Can Sachin, Ponting overcome form slump & end on a high?

Can Sachin, Ponting overcome form slump & end on a high?

Sachin Tendulkar and Ricky Ponting are two of a kind having played 192 and 167 Tests respectively till the end of the Mumbai and Adelaide Tests. One is 39 years old and the other 37. Both legends. Walking into the twilight of their careers.

They charted their career with mind-blowing performances. They top the all-time batting records with 51 and 41 Test centuries. They bring tons of experience and an Everest of runs. Tendulkar has scored 15,562 runs while Ponting has 13,366 runs in Tests, leave alone their runs and centuries in one-day cricket.

They have been entertaining and have destroyed all attacks in the world in the last two decades to leave their mark as the game’s greatest batsmen.

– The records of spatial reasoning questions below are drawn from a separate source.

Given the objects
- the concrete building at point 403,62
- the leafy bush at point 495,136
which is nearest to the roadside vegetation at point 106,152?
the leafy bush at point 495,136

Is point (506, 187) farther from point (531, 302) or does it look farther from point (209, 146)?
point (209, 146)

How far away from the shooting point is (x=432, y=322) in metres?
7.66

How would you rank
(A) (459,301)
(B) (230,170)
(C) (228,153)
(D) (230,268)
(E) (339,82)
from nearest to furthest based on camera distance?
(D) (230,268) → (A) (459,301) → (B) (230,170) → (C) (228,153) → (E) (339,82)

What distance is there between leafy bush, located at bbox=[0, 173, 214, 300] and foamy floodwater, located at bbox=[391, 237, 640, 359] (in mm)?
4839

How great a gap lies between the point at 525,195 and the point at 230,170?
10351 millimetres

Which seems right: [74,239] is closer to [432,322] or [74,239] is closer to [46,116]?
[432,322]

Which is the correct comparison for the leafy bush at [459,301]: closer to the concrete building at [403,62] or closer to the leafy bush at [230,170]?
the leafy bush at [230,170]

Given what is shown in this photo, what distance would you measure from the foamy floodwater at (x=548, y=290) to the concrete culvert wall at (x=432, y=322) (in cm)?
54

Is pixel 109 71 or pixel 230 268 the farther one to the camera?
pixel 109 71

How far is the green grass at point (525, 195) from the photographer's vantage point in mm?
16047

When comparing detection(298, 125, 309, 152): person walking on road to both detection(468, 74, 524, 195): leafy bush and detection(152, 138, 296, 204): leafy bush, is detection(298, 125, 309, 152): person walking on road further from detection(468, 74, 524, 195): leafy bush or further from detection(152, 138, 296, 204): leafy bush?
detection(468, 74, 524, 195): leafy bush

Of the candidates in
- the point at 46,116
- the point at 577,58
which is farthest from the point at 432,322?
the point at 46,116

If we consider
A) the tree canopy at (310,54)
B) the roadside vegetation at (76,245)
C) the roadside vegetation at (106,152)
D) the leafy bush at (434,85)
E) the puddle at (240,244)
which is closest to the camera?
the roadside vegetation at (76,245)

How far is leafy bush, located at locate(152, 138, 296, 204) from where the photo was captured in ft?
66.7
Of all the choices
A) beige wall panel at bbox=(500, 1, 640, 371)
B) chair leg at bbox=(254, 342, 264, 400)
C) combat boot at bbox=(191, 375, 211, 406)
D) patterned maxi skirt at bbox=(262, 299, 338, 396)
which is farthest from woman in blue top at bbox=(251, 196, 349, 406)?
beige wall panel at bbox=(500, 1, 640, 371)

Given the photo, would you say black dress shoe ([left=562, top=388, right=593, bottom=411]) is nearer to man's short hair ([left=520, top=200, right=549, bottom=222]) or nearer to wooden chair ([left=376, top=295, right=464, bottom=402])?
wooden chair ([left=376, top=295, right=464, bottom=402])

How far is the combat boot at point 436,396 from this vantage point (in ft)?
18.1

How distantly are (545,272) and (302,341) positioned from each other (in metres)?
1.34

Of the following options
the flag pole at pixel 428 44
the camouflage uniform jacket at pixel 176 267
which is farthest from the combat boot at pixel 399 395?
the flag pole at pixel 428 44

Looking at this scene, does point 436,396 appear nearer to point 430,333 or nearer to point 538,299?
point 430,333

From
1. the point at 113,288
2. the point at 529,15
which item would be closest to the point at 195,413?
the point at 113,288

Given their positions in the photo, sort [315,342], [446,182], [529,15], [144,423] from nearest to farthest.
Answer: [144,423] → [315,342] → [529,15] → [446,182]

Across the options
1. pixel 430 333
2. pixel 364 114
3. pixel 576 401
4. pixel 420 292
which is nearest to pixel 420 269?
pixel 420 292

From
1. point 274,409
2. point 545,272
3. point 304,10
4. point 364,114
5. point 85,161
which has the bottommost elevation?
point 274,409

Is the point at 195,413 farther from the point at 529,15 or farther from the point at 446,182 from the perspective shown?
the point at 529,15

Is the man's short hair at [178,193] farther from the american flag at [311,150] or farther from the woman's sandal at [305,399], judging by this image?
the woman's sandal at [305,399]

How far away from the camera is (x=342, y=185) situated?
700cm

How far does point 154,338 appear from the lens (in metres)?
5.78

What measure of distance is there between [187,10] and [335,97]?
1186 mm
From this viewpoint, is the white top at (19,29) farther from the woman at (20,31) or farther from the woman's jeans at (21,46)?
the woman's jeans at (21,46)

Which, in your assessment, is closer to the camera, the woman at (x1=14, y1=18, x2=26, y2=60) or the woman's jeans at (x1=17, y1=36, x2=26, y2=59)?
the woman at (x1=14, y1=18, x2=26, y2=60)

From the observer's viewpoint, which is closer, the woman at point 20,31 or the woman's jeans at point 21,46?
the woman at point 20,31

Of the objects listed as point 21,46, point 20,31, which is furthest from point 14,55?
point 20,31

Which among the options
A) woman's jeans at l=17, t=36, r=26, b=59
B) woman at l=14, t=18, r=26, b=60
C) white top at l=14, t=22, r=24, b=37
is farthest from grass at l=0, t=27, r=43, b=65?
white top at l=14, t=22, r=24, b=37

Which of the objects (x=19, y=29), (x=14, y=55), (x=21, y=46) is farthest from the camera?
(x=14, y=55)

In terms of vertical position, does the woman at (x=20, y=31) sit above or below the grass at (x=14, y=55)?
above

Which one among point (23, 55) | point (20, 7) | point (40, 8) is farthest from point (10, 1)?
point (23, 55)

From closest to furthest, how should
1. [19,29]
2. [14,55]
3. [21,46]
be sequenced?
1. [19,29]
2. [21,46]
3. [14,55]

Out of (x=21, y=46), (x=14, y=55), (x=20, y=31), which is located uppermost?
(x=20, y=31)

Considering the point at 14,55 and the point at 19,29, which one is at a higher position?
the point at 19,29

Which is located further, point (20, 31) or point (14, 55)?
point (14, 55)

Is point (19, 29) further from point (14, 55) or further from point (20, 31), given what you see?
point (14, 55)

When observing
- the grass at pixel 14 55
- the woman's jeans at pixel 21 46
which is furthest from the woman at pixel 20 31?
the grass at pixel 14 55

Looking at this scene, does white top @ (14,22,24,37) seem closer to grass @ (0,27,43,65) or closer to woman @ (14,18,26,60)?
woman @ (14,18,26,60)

Ironically, the two are shaky, uncertain and teetering on the brink. Tendulkar and Ponting, so accustomed to be in the limelight and be among runs, are a poor shadow of the past. Take the case of Tendulkar’s last ten innings which have been astonishingly low. The sequence being: 8, 25, 13, 19, 17, 27, 13, dnb, 8, 8.

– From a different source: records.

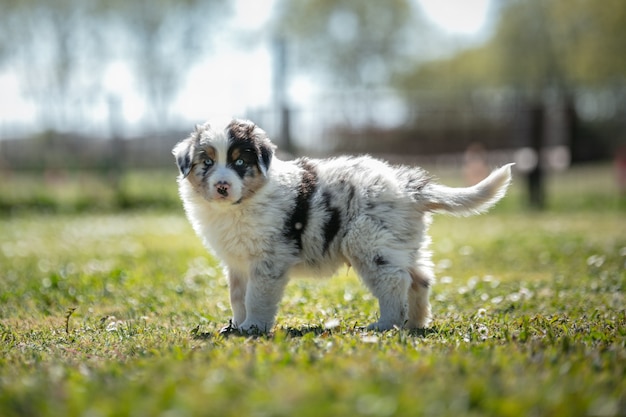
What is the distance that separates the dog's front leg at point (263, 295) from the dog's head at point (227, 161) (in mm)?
643

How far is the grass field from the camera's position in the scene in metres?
3.33

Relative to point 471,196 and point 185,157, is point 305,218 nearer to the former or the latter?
point 185,157

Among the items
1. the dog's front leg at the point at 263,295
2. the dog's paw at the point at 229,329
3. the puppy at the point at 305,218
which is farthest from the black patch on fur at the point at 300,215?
the dog's paw at the point at 229,329

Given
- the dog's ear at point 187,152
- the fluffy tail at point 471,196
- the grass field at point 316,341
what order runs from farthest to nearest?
the dog's ear at point 187,152, the fluffy tail at point 471,196, the grass field at point 316,341

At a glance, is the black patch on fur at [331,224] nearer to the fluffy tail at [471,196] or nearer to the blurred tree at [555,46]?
the fluffy tail at [471,196]

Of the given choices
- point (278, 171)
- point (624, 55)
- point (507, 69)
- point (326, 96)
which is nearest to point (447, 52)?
point (507, 69)

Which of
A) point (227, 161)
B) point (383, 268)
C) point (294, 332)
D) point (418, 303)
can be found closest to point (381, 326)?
point (383, 268)

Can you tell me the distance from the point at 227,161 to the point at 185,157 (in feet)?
1.46

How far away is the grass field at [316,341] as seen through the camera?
10.9 feet

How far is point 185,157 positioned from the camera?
6.15 metres

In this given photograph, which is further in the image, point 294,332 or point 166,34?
point 166,34

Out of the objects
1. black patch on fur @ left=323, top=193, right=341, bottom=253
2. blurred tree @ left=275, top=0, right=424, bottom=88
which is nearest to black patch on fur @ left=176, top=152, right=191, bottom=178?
black patch on fur @ left=323, top=193, right=341, bottom=253

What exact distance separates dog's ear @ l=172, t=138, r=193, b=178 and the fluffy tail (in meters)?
2.02

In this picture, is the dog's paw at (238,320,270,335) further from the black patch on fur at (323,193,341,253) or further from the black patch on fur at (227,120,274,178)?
the black patch on fur at (227,120,274,178)
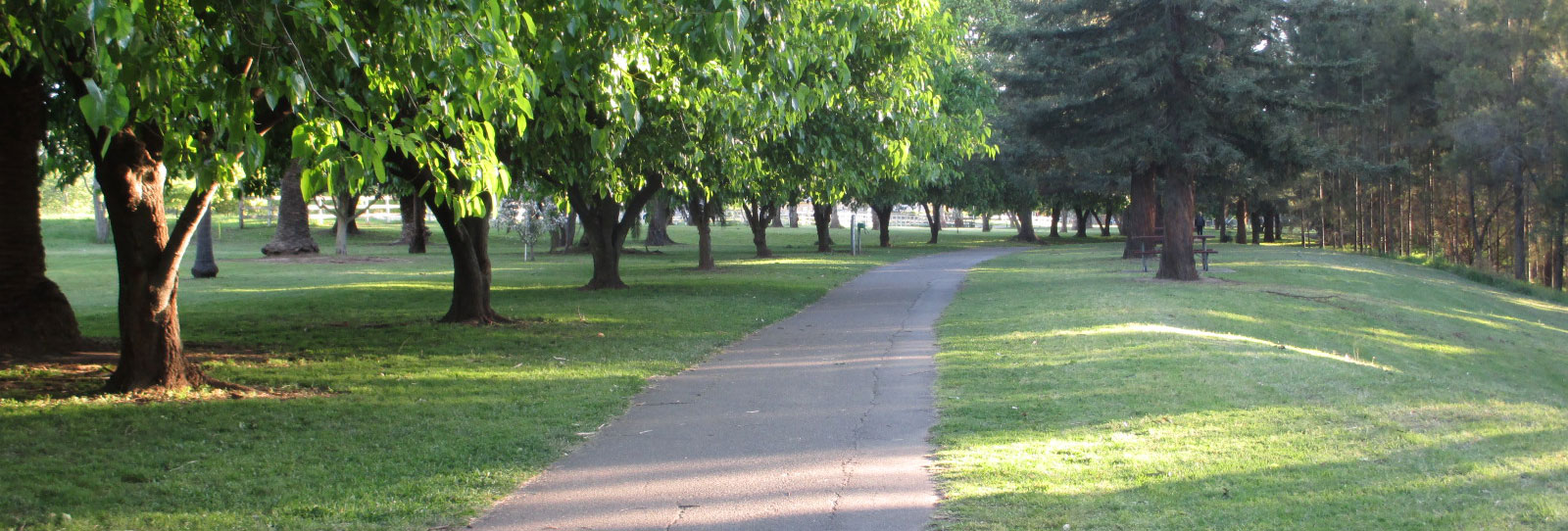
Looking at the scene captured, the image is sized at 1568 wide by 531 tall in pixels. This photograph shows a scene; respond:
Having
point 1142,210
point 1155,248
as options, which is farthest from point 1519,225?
point 1155,248

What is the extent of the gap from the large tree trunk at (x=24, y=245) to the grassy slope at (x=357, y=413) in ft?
5.77

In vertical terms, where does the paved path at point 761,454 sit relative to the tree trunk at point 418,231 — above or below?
below

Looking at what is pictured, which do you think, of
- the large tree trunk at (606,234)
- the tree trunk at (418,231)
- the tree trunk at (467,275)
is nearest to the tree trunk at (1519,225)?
the large tree trunk at (606,234)

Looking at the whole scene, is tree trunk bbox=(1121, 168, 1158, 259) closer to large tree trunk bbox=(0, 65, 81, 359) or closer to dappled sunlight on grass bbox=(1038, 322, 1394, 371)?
dappled sunlight on grass bbox=(1038, 322, 1394, 371)

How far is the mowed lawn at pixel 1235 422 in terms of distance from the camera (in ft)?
18.4

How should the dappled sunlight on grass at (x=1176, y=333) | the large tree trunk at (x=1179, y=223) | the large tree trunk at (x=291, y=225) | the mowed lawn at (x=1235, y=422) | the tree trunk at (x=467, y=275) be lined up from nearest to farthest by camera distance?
the mowed lawn at (x=1235, y=422), the dappled sunlight on grass at (x=1176, y=333), the tree trunk at (x=467, y=275), the large tree trunk at (x=1179, y=223), the large tree trunk at (x=291, y=225)

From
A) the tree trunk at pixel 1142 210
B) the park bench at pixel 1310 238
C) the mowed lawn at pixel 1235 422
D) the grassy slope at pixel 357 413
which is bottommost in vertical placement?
the park bench at pixel 1310 238

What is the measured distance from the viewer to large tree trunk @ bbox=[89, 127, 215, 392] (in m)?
8.95

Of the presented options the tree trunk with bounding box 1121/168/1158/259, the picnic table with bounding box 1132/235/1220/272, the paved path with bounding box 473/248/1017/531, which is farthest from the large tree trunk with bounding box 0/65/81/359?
the tree trunk with bounding box 1121/168/1158/259

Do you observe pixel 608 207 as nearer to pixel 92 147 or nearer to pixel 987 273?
pixel 987 273

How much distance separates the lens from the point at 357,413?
8.43m

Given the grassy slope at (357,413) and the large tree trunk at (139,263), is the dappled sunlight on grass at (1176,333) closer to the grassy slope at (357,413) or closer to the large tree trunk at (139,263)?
the grassy slope at (357,413)

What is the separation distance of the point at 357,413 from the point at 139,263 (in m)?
2.45

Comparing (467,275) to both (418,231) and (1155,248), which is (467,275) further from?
(418,231)
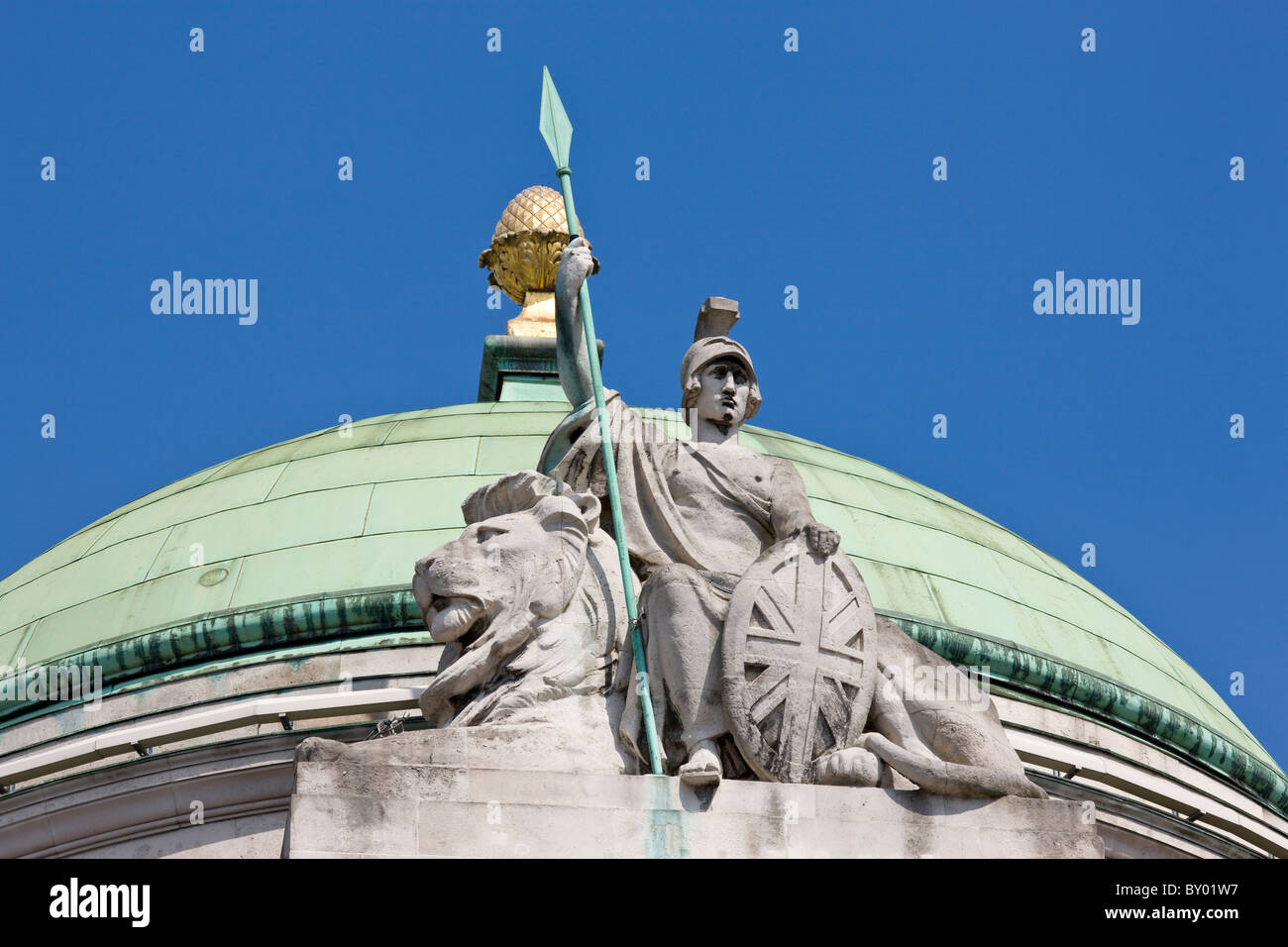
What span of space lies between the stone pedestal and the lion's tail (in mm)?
49

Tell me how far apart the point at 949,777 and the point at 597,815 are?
1.74 m

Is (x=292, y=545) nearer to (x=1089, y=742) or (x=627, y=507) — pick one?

This is one of the poorest runs since 2004. That time he was affected by tennis elbow but came back strongly to make a strong statement with the bat. It sadly reflects the decline of Brand Tendulkar. His defence has been breached at an alarming rate — five times bowled and twice leg-before. The last big innings came in 2011 when he was on a high, slamming 146 against a strong South Africa attack at Cape Town.

The magic has waned although the maestro has said he has plenty of cricket still left in him.  Tendulkar, who has completed 23 years of cricket, struggled against the left-arm spin of Monty Panesar in the Mumbai Test. In both the innings, he was beaten by flight, turn and bounce and was out bowled and LBW. A few years ago, he would have smashed the bowlers, trusting his defence and his strokeplay. Sadly, these days, the body is perhaps not willing to take the hard grind.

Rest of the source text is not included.